Bayesian Cosmic Void Finding with Graph Flows

arXiv stat.ML / 4/20/2026

💬 OpinionSignals & Early TrendsIdeas & Deep AnalysisModels & Research

Key Points

  • The paper addresses the challenge of reliably finding cosmic voids from sparse galaxy surveys, noting that void identification is underconstrained and should be treated probabilistically rather than deterministically.
  • It proposes a probabilistic void-finding approach that samples from the stochastic mapping between observed galaxy catalogs and user-defined void definitions.
  • The method uses a deep graph neural network that evolves “test particles” via a flow-matching objective to generate void catalogs as samples from the desired distribution.
  • In experiments on a simplified setting trained from a deterministic teacher, the model shows substantial stochasticity interpreted as regularization and produces void catalogs whose cosmological information can outperform the teacher.
  • Beyond emulating existing void finders cheaply, the approach aims to learn the Bayes-optimal mapping for arbitrary void definitions, including voids defined in terms of simulated matter density and velocity fields, and outlines steps toward practical deployment.

Abstract

Cosmic voids contain higher-order cosmological information and are of interest for astroparticle physics.
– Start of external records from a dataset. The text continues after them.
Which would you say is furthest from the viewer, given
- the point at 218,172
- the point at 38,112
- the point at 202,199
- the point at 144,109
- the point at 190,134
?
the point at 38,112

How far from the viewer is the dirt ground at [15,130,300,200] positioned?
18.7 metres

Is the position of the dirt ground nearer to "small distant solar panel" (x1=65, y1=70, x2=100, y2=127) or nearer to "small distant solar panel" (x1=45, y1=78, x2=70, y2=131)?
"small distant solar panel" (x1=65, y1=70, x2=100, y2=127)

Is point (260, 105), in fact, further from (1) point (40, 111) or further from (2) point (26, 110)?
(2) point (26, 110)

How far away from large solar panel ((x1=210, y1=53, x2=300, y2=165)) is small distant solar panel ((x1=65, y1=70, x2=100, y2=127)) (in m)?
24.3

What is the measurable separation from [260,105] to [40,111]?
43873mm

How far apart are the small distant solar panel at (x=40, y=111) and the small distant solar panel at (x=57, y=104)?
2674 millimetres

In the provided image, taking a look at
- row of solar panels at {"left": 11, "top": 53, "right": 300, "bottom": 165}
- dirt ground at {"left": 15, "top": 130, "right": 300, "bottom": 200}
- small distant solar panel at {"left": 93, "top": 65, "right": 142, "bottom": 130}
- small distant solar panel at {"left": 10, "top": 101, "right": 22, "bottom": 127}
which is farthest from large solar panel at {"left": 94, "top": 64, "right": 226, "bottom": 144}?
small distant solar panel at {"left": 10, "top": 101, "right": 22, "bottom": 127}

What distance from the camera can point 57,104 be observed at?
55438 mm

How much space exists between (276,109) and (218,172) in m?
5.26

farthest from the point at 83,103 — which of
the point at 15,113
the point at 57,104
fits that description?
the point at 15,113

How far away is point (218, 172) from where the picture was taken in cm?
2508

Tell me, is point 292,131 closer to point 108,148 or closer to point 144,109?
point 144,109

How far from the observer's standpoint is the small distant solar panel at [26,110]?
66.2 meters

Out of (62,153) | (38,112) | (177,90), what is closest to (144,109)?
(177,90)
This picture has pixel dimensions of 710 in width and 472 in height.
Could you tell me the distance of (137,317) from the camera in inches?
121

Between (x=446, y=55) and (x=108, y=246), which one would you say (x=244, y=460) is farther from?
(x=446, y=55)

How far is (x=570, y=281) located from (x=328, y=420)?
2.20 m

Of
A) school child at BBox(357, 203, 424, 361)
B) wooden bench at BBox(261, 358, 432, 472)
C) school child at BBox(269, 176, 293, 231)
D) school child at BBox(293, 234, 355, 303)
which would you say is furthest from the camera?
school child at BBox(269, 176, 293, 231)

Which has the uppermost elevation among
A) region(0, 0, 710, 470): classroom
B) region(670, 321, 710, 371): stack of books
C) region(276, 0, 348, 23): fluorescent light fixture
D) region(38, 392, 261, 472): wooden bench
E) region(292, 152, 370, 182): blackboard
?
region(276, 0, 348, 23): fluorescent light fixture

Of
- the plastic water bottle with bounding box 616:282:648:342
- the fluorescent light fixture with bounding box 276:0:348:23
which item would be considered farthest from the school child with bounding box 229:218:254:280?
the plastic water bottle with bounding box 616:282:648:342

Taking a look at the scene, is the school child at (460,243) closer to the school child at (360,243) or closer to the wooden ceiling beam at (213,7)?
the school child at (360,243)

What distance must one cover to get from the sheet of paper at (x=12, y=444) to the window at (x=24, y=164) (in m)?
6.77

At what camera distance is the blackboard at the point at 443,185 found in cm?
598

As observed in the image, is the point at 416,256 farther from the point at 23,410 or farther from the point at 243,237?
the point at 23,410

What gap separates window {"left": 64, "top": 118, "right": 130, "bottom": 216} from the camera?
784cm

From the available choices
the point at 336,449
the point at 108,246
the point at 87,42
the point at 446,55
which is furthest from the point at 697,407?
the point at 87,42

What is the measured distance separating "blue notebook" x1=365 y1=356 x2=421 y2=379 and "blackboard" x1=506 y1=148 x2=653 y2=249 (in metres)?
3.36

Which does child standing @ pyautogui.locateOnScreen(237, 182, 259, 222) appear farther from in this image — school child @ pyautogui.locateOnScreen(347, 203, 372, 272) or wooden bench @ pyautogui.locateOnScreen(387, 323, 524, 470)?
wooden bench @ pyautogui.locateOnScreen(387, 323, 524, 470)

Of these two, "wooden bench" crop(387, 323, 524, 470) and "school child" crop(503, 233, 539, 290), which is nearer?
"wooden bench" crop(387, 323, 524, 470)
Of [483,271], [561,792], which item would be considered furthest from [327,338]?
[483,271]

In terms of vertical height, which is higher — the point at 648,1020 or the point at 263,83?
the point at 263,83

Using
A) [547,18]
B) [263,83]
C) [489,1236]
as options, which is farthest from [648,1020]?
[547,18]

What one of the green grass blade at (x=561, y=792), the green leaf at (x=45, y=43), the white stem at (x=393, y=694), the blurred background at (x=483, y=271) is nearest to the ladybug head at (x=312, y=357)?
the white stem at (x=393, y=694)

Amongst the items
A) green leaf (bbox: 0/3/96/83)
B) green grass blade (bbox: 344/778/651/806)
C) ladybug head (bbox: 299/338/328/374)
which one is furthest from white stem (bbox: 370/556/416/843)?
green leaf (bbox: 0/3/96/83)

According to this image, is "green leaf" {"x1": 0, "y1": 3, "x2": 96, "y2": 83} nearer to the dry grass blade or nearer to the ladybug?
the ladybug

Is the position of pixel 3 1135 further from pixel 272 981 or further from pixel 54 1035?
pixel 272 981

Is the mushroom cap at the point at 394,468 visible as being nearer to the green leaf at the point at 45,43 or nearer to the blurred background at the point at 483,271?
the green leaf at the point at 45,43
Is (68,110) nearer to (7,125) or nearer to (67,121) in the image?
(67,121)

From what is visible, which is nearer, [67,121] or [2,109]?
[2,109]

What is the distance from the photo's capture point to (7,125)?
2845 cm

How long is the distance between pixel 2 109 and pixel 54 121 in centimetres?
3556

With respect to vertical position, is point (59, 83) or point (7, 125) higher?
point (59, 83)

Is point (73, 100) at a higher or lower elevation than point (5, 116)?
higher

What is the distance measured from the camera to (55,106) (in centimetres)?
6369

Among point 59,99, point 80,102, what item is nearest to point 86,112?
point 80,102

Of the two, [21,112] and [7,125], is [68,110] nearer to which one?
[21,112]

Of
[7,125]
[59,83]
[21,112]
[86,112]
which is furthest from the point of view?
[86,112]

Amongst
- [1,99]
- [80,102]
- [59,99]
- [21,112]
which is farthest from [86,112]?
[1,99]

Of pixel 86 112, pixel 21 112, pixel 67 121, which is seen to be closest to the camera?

Finding genuine matter underdensities in sparse galaxy surveys is, however, an underconstrained problem. Traditional void finding algorithms produce deterministic void catalogs, neglecting the probabilistic nature of the problem. We present a method to sample from the stochastic mapping from galaxy catalogs to arbitrary void definitions. Our algorithm uses a deep graph neural network to evolve "test particles" according to a flow-matching objective. We demonstrate the method in a simplified example setting but outline steps to generalize it towards practically usable void finders. Trained on a deterministic teacher, the model performs well but has considerable stochasticity which we interpret as regularization. Cosmological information in the predicted void catalogs outperforms the teacher. On the one hand, our method can cheaply emulate existing void finders with apparently useful regularization. More importantly, it also allows us to find the Bayes-optimal mapping between observed galaxies and any void definition. This includes definitions operating at the level of simulated matter density and velocity fields.